_Exercise tasks_
1. Answer these from the Henry Schnautz text:
(a) In what year did his family move back to rural Westside Evansville?
(b) For how many years was he an elementary teacher?
(c) Until what year did he stay in Mexico as bodyguard and aide for Trotsky's widow?
2. Repeat the Henry Schnautz text word for word from "All photos by" to "for my education.".

# Start of Text section

All photos by Henry Schnautz, Rights Reserved, Copyright 2008-2022 by Henry Schnautz and Terry Priest.
All photos available for use under Creative Commons Commercial license CC By-SA 2.0. This means you can use for a book or an article. Please use the CC credit line and "Photo by Henry Schnautz". I would also appreciate an email with a brief description of your project simply for my education.
Henry Schnautz Photo Archive on Flickr
Henry Harold Schnautz, Sept 24, 1910 - Jan 1, 2010, was born in Waco,
Texas. His family had roots in Evansville, Indiana and moved back to rural
Westside Evansville in 1920 where they operated a farm. Henry graduated
from Central High School and attended the University of Evansville. He
was an elementary teacher in a one-room schoolhouse for 3 years.
In the 1930's Hank worked construction in Evansville, and became involved
with labor unions. Always an idealist, he became a charter member of the
Socialist Workers Party in 1937. He was a bodyguard for Leon Trotsky when
he was assassinated in Mexico in 1940. He stayed in Mexico as bodyguard
and aide for Trotsky's widow until 1943, when he entered the U.S. Army
and was sent to Europe.

# End of Text section
# Start of Data listing

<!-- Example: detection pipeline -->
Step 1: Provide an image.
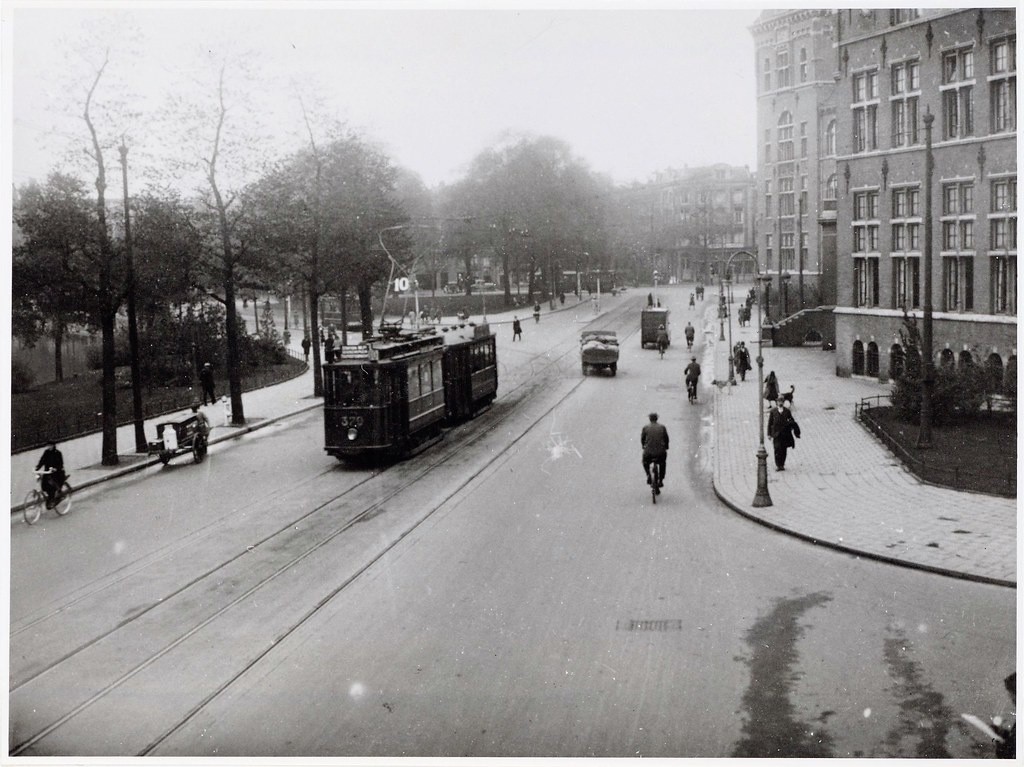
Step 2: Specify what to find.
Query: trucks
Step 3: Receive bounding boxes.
[641,308,670,349]
[581,331,620,377]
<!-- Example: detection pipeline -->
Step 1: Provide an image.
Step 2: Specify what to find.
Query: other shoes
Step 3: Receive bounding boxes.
[686,388,697,400]
[741,375,746,382]
[646,476,666,487]
[47,497,55,509]
[204,399,217,406]
[776,465,785,472]
[737,368,740,374]
[767,405,773,409]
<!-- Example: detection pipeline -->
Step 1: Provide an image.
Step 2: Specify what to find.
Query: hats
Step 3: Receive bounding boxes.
[775,395,786,401]
[648,412,659,421]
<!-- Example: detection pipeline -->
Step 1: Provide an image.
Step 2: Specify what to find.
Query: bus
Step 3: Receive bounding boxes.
[321,327,498,467]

# End of Data listing

_Task answers_
1.
(a) 1920
(b) 3 years
(c) 1943

2.
All photos by Henry Schnautz, Rights Reserved, Copyright 2008-2022 by Henry Schnautz and Terry Priest.
All photos available for use under Creative Commons Commercial license CC By-SA 2.0. This means you can use for a book or an article. Please use the CC credit line and "Photo by Henry Schnautz". I would also appreciate an email with a brief description of your project simply for my education.